Meskipun begitu, hingga saat ini otoritas berwenang setempat masih terus melakukan pemeriksaan lebih mendalam untuk memastikan secara medis apa yang menjadi penyebab utama kematiannya. Semua orang kini tengah menunggu hasil akhir dari pemeriksaan tersebut untuk mendapatkan jawaban pasti atas tragedi yang menimpa putri dari mantan pesepak bola ternama Spanyol, Nacho Perez ini, nih Gen.
Perjalanan Karier yang Sangat Cemerlang Sejak Remaja
Meskipun usianya baru menginjak awal kepala dua, rekam jejak Cristina di industri mode global bener-bener nggak bisa dipandang sebelah mata. Ia sudah memulai langkahnya di dunia modeling sejak masih berumur 14 tahun melalui ajang Campoamor Fashion Show yang bergengsi. Sejak saat itu, kariernya terus meroket hingga ia berhasil menaklukkan panggung peragaan busana paling prestisius di dunia.
Cristina tercatat sudah sering wara-wiri di berbagai gelaran fashion week papan atas.
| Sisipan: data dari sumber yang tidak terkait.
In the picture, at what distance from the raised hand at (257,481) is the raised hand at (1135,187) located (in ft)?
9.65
Mulai dari Mercedes-Benz Fashion Week Madrid, hingga panggung utama di Milan, Paris, London, sampai ke Tiongkok sudah pernah ia jajaki. Kehebatannya di depan kamera dan pembawaannya yang elegan di atas panggung membuat namanya sangat diperhitungkan oleh agensi-agensi besar dunia. Kehilangan Cristina bukan hanya sekadar kehilangan seorang model, tapi hilangnya aset berharga dalam industri kreatif internasional.
Ungkapan Duka dan Penghormatan Terakhir untuk Cristina
Ucapan belasungkawa pun terus mengalir deras di media sosial sebagai bentuk penghormatan terakhir bagi sang model. Salah satunya datang dari pihak Campoamor Fashion Show yang mengunggah momen-momen indah Cristina saat masih aktif berkarya. Selain itu, penata rambut top asal Spanyol, Manuel Mon, juga memberikan pesan yang sangat menyentuh mengenai sosok Cristina selama mereka bekerja bersama.
"Di luar bakatnya di depan kamera dan di atas panggung peragaan busana, kita akan mengingat kebaikan hatinya, profesionalismenya, dan ketulusannya dalam menghidupkan setiap karya," tulis Manuel Mon dalam unggahannya. Manuel mengenang Cristina bukan cuma sebagai pekerja yang hebat, tapi juga pribadi yang sangat hangat dan punya dedikasi tinggi terhadap profesinya.
Bagi kalian yang ingin tahu detail prosesi terakhirnya, jenazah Cristina disemayamkan mulai Jumat, 6 Februari 2026, di rumah duka Puente Nora, Lugones. Proses pemakaman sendiri dijadwalkan bakal berlangsung pada Sabtu, 7 Februari 2026. Kepergiannya benar-benar menjadi pengingat bagi kita semua betapa berharganya waktu yang kita punya.
Gimana pendapat kalian, Gen? Sedih banget ya melihat talenta semuda itu harus pergi secepat ini?